SUPPLIED TEXT —
Math Problem
 

An audience for a concert totals 100 people consisting of adults, students, and children. Ticket prices are $10 for adults, $3 for students, and fifty cents for children. The total amount of money taken in for ticket sales is $100. How many adults, how many students, and how many children were in attendance?

Re: Math Problem
 

5 1 94

Re: Math Problem
 

20 students and 80 children 0 adults.

Re: Math Problem
 

There are several solutions. The equation 10a + 3s + 0.5c = 100 where a, s, c > 0 represents a plane "segment" (dunno the correct term, but this should be clear). If a, s, and c have to be integral (which they hopefully do in this case.. hehe) then there are a finite number of solutions. If they didn't have to be integral, there would be an infinite number of solutions on the plane segment.

I hope that it is something like 9 adults, 3 students, and 2 children, though... so that all those children don't run rampant...

Oops.. missed a constraint... sigh.. hehe
 

100 people, eh? Well, there are still multiple solutions because there are three variables and only two constraints.

The solutions all lie along the line segment created where the two plane segments intersect...

10a + 3s + 0.5c = 100
a + s + c = 100
a, s, c > 0

Looks like we are gonna have lots of unsupervised children... wouldn't want to be at that show.

Solution
 

Let X = # adults, Y = # students, and Z = #children. We have the following:

(1) X + Y + Z = 100

(2) 10X + 3Y + 0.5Z = $100

Re-Write (2) gives:

(3) 20X + 6Y + Z = 200

Now (3) - (1) yields:

(4) 19X + 5Y = 100

Since both 5Y and 100 are multiples of 5, then 19X must be a multiple of 5. So let 5n = X.

Then (19)(5n) = 100 - 5Y. Divide both sides by 5 yields:

(5) 19n = 20 - Y. Since Y and n must be postive integers then n = 1 and Y = 1. If n = 1 then X = 5. Then Z = 94. The answer is 5 adults, 1 student, and 94 children.

Re: Solution
 

n and Y don't have to be positive.. they just have to be non-negative. 0 adults, 20 students, and 80 children is also an answer.

Not true
 

The problem specifically states that the audience consists of adults, students, and children. Therefore, there must be at least one adult.

Fair enough *NT*
 

Re: Not true
 

Jim,

If you want to be that specific about the wording of the problem then there is no correct answer. Last time I looked 1 is a student not students. Not trying to pick any nits here just wondering why MajorKongs soultion is incorrect if yours is correct.

Jimbo

RECORD EXTRACTS —
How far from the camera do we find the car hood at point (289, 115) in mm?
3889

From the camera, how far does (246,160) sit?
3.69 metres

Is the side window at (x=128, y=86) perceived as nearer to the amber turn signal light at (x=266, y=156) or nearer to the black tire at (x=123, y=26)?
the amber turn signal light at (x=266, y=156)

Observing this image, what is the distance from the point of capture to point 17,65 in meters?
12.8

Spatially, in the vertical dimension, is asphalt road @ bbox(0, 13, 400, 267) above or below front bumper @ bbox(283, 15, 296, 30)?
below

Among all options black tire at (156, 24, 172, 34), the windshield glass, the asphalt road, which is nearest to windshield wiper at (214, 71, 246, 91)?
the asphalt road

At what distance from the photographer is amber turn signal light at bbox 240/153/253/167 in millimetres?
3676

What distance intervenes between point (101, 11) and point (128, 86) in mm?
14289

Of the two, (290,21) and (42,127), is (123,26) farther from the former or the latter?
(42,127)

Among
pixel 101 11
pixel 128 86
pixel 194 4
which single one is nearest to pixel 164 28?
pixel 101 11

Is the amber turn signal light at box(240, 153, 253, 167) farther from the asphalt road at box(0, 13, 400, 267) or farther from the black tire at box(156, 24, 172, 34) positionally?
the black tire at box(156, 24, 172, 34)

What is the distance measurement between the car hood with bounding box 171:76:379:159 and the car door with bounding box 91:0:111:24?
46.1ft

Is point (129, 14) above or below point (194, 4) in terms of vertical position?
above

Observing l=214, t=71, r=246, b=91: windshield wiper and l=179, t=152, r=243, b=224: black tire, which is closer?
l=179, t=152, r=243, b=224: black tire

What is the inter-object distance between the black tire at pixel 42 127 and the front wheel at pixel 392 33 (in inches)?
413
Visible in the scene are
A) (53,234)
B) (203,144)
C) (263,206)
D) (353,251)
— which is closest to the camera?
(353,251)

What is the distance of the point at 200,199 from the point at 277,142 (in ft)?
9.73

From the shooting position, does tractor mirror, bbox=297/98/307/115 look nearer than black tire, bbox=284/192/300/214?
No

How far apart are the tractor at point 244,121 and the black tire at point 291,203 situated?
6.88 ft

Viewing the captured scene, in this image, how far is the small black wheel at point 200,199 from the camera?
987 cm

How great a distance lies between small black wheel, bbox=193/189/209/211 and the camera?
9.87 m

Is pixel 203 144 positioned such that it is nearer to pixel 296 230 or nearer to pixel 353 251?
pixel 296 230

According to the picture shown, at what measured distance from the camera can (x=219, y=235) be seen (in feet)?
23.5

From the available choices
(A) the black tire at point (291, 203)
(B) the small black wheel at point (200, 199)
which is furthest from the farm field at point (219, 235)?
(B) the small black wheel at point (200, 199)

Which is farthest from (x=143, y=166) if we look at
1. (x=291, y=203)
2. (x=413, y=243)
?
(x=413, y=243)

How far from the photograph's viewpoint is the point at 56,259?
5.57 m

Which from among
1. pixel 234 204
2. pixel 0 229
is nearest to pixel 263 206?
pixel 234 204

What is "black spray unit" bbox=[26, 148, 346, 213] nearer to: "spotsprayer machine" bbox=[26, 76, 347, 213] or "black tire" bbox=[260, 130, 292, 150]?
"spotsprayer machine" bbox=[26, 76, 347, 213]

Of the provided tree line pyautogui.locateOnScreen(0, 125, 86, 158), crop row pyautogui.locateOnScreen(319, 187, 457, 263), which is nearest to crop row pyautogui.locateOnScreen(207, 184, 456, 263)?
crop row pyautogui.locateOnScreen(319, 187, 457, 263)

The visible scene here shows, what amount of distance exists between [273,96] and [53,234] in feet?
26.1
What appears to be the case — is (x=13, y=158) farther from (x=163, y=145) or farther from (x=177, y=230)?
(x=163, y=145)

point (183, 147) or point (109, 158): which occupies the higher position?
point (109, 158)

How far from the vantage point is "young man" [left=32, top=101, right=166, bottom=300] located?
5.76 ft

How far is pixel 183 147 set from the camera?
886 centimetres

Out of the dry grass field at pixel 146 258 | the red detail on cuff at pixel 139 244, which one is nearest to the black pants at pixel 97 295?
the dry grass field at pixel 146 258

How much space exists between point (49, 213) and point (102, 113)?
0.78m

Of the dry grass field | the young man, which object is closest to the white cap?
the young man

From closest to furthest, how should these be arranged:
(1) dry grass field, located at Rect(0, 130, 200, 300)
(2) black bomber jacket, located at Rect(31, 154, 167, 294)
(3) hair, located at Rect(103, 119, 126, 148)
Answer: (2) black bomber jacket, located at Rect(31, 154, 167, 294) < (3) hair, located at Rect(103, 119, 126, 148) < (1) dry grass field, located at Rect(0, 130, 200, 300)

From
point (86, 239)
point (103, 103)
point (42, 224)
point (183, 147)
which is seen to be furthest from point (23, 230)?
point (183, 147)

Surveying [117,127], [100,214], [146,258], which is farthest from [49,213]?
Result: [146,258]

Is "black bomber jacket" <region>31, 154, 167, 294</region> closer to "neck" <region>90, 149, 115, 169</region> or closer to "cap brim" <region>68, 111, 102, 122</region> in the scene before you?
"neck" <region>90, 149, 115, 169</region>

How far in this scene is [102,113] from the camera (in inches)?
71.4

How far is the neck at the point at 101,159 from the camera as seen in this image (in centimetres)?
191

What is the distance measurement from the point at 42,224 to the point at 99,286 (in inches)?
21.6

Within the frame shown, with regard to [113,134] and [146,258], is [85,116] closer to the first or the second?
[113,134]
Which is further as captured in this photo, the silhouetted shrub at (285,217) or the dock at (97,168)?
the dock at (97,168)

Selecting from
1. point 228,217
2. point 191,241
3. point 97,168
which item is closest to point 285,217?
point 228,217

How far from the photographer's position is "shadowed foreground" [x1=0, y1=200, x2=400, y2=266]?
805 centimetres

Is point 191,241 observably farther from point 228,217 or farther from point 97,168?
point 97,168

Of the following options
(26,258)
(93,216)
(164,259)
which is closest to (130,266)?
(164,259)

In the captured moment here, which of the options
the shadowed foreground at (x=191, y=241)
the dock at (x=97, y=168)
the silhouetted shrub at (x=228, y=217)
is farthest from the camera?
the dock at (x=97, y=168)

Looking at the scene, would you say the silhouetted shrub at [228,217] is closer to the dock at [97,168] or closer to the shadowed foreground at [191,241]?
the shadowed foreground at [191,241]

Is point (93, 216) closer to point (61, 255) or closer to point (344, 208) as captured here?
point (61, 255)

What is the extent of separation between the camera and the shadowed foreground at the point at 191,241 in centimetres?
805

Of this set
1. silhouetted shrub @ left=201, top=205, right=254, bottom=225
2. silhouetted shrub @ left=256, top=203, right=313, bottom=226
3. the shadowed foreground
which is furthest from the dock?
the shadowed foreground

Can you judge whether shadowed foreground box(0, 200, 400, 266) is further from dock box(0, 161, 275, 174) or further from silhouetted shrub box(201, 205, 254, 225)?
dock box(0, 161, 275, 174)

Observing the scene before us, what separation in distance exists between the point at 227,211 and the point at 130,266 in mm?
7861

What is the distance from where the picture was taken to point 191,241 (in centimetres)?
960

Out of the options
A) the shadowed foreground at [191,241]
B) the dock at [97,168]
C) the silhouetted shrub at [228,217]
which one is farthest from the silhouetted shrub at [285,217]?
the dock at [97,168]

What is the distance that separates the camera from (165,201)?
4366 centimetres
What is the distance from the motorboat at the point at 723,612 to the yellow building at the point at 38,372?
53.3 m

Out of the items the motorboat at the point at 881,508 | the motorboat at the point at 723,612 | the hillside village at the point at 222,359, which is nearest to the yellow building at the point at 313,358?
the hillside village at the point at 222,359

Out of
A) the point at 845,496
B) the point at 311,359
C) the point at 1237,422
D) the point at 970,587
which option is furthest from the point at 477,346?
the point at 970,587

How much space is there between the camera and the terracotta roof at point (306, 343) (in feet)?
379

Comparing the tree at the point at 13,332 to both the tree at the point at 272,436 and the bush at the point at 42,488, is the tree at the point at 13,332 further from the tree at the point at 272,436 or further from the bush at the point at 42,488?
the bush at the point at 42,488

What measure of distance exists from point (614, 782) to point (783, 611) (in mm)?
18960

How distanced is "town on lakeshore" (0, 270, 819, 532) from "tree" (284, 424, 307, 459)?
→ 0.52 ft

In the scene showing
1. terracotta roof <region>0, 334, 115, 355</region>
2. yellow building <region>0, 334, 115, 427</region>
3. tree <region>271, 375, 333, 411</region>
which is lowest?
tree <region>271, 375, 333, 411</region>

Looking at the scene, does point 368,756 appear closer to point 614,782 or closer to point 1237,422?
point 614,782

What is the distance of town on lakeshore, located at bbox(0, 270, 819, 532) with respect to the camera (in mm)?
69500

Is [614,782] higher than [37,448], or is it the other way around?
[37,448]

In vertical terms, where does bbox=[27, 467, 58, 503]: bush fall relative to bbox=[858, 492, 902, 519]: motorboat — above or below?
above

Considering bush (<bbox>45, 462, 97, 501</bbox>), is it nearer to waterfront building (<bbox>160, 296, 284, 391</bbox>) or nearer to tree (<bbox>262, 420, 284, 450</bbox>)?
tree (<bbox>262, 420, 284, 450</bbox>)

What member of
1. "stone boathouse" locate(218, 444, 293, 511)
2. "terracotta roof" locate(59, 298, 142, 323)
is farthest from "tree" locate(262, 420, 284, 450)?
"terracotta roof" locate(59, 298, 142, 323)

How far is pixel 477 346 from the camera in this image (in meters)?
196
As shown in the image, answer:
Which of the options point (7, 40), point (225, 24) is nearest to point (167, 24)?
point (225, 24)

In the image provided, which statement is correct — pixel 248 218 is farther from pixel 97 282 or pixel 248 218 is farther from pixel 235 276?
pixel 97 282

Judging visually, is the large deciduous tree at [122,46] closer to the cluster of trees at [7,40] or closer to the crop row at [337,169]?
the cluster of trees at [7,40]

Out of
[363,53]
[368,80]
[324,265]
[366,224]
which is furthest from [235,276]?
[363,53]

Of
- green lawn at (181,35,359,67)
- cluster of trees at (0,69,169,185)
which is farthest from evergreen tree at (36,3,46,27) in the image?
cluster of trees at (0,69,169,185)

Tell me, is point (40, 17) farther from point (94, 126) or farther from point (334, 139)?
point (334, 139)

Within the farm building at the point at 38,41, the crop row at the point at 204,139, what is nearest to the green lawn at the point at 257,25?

AIM — Reproduce the part of the math problem thread that begins at the words "There are several" and stops after the words "don't run rampant...".

WRITTEN RESPONSE —
There are several solutions. The equation 10a + 3s + 0.5c = 100 where a, s, c > 0 represents a plane "segment" (dunno the correct term, but this should be clear). If a, s, and c have to be integral (which they hopefully do in this case.. hehe) then there are a finite number of solutions. If they didn't have to be integral, there would be an infinite number of solutions on the plane segment.

I hope that it is something like 9 adults, 3 students, and 2 children, though... so that all those children don't run rampant...